PROMPT: Set down exactly the lines in the records below that run from the line with "order: Proboscidea" to the line with "United States, site lebec_CA-30.", inclusive, and nothing more.

MATERIAL PROVIDED:
_ _ _ _

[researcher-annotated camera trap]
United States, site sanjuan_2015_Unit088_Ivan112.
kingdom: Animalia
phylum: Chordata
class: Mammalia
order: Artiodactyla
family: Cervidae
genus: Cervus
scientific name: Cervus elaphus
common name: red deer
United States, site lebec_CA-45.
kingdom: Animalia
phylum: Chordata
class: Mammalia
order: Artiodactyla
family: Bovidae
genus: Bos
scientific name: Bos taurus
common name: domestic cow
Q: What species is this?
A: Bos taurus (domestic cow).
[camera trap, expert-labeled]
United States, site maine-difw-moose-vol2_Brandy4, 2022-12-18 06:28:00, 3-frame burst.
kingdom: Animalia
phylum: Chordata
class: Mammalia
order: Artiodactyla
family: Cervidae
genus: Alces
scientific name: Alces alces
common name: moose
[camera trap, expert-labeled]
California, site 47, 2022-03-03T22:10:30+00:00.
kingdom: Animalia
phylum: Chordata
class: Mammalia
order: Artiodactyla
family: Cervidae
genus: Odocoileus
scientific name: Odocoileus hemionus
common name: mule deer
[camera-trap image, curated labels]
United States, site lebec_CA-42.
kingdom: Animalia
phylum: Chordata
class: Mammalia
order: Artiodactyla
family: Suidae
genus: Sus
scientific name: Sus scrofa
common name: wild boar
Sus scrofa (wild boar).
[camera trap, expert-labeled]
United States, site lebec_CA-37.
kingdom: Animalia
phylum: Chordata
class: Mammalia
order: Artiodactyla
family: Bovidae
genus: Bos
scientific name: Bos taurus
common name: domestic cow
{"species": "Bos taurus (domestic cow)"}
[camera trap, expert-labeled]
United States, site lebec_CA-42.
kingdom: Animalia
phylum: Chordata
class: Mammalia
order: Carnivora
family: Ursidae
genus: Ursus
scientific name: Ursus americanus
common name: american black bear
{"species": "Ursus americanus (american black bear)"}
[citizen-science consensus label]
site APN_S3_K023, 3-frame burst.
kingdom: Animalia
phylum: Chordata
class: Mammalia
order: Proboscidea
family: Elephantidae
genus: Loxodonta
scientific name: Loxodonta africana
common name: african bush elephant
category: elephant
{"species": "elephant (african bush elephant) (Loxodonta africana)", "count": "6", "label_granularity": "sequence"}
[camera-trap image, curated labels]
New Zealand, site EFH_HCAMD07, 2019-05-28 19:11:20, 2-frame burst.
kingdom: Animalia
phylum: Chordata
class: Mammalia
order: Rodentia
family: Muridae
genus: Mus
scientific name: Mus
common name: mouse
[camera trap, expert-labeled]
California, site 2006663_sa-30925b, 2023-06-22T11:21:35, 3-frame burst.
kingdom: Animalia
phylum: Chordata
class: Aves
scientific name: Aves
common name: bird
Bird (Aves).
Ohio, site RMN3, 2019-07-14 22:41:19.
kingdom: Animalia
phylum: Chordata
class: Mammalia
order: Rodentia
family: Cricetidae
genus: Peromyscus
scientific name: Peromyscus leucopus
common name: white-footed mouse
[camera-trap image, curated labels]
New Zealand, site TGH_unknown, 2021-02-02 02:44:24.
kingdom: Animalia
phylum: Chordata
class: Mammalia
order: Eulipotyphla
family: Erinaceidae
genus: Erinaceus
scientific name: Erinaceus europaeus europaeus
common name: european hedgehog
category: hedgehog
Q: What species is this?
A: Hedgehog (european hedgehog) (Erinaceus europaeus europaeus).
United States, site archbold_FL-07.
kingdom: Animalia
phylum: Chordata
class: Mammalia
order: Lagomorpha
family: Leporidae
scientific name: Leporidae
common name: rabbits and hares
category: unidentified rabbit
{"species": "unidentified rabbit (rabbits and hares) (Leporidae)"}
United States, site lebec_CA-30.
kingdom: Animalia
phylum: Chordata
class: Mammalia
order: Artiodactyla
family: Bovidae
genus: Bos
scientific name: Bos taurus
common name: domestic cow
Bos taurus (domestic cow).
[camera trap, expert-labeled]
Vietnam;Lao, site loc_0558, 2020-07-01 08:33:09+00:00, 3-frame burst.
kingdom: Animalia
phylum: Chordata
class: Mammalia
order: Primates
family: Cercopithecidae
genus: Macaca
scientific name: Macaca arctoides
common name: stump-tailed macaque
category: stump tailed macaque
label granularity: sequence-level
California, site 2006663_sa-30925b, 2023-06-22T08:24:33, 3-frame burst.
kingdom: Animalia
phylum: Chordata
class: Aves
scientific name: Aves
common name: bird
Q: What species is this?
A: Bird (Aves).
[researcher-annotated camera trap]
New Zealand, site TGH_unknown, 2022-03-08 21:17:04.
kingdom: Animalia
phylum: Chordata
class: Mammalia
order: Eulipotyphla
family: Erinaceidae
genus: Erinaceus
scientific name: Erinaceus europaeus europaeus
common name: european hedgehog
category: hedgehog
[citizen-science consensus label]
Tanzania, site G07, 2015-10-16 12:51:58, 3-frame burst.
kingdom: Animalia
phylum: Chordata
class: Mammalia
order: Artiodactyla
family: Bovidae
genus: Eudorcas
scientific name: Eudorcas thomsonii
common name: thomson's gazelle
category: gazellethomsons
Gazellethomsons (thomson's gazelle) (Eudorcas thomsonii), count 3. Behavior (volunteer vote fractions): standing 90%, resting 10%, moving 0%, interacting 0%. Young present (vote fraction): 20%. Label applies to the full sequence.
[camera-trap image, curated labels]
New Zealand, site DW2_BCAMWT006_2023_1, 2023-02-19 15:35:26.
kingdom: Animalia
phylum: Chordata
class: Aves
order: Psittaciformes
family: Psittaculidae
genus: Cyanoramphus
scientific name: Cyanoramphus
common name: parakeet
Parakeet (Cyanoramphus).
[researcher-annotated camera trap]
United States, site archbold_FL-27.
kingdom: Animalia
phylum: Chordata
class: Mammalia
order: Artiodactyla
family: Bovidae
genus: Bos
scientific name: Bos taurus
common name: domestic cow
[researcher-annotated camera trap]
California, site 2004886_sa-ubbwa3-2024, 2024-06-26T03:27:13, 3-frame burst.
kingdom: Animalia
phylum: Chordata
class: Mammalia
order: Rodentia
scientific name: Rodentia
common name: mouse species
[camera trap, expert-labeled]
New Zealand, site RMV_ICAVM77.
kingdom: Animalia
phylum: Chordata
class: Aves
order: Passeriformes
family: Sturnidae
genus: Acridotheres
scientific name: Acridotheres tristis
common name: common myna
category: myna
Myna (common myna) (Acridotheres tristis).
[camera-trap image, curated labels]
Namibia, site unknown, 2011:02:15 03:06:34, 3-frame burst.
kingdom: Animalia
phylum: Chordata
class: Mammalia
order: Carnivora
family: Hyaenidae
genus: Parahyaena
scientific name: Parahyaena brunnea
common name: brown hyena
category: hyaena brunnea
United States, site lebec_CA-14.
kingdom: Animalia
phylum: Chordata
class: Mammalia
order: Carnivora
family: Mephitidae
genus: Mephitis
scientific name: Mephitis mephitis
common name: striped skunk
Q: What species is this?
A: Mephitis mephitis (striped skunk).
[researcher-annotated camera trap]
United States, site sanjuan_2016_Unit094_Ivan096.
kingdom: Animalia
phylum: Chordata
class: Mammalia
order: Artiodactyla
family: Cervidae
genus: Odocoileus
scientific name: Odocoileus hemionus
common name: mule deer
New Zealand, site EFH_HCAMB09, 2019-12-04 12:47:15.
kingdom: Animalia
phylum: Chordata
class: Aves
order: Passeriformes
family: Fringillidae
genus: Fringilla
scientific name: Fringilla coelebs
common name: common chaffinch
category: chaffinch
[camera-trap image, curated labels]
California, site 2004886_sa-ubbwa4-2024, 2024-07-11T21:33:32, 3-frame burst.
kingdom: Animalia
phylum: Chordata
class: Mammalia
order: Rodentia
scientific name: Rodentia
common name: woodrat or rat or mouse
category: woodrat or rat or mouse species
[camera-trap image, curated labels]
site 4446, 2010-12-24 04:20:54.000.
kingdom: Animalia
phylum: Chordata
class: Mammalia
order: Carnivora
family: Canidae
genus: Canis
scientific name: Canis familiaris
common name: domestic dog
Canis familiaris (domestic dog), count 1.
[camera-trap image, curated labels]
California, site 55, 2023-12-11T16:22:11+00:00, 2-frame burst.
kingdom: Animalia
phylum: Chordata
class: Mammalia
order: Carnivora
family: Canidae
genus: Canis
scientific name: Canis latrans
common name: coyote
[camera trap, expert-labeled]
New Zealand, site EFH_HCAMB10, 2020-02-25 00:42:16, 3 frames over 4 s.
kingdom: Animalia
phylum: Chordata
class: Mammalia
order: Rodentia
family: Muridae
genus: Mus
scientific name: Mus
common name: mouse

_ _ _ _

RESULT OF THIS TASK:
order: Proboscidea
family: Elephantidae
genus: Loxodonta
scientific name: Loxodonta africana
common name: african bush elephant
category: elephant
{"species": "elephant (african bush elephant) (Loxodonta africana)", "count": "6", "label_granularity": "sequence"}
[camera-trap image, curated labels]
New Zealand, site EFH_HCAMD07, 2019-05-28 19:11:20, 2-frame burst.
kingdom: Animalia
phylum: Chordata
class: Mammalia
order: Rodentia
family: Muridae
genus: Mus
scientific name: Mus
common name: mouse
[camera trap, expert-labeled]
California, site 2006663_sa-30925b, 2023-06-22T11:21:35, 3-frame burst.
kingdom: Animalia
phylum: Chordata
class: Aves
scientific name: Aves
common name: bird
Bird (Aves).
Ohio, site RMN3, 2019-07-14 22:41:19.
kingdom: Animalia
phylum: Chordata
class: Mammalia
order: Rodentia
family: Cricetidae
genus: Peromyscus
scientific name: Peromyscus leucopus
common name: white-footed mouse
[camera-trap image, curated labels]
New Zealand, site TGH_unknown, 2021-02-02 02:44:24.
kingdom: Animalia
phylum: Chordata
class: Mammalia
order: Eulipotyphla
family: Erinaceidae
genus: Erinaceus
scientific name: Erinaceus europaeus europaeus
common name: european hedgehog
category: hedgehog
Q: What species is this?
A: Hedgehog (european hedgehog) (Erinaceus europaeus europaeus).
United States, site archbold_FL-07.
kingdom: Animalia
phylum: Chordata
class: Mammalia
order: Lagomorpha
family: Leporidae
scientific name: Leporidae
common name: rabbits and hares
category: unidentified rabbit
{"species": "unidentified rabbit (rabbits and hares) (Leporidae)"}
United States, site lebec_CA-30.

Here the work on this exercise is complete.